Daiie v. Com'r of Ins.

272 N.W.2d 689 | Mich. Ct. App. | 1978

86 Mich. App. 473 (1978)
272 N.W.2d 689

DETROIT AUTOMOBILE INTER-INSURANCE EXCHANGE
v.
COMMISSIONER OF INSURANCE

Docket No. 77-2469.

Michigan Court of Appeals.

Decided October 17, 1978.

Forrest G. Shaw, William H. Morman, and Daniel K. Converse, for plaintiffs.

Frank J. Kelley, Attorney General, Robert A. Derengoski, Solicitor General, and Harry G. Iwasko, Jr., and Louis J. Porter, Assistants Attorney General, for defendant.

Before: BASHARA, P.J., and ALLEN and M.J. KELLY, JJ.

ALLEN, J.

For many years plaintiffs provided optional, named driver exclusion provisions for its automobile insurance policies. These exclusions permitted an insured to obtain automobile insurance at rates calculated on the exclusion of a certain person. The excluded person would typically be a high-risk driver in the insured's household, and the resultant rate without the excluded driver would be considerably less than with the high-risk driver included. The Commissioner of Insurance approved of the named driver exclusion provisions by approving the forms through which the exclusions were provided.
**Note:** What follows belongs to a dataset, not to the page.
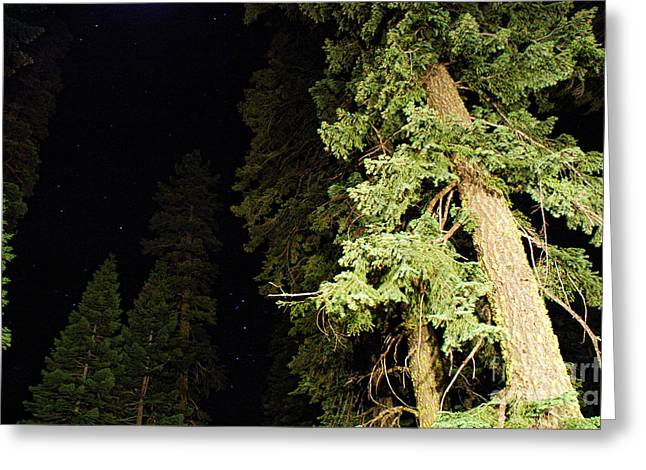 Night Scenery Greeting Cards - California Evergreens at Night Greeting Card by HD Connelly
On March 13, 1975, defendant commissioner issued notices of withdrawal of approval of forms which contained such exclusions. After the issue had proceeded through the administrative process, defendant commissioner issued a decision and order on March 2, 1976, which declared that policy forms containing named driver exclusion clauses violated the no-fault act, MCL 500.3101 et seq.; MSA 24.13101 et seq. The circuit court subsequently found that named driver exclusions did not violate the no-fault act, and, on June 14, 1977, ordered the defendant commissioner to set aside its withdrawal of approval. Defendant commissioner now appeals from the circuit court's decision. *476 Plaintiffs cross-appeal challenging the defendant commissioner's authority to make its decision and also challenging the constitutionality of the defendant's interpretation.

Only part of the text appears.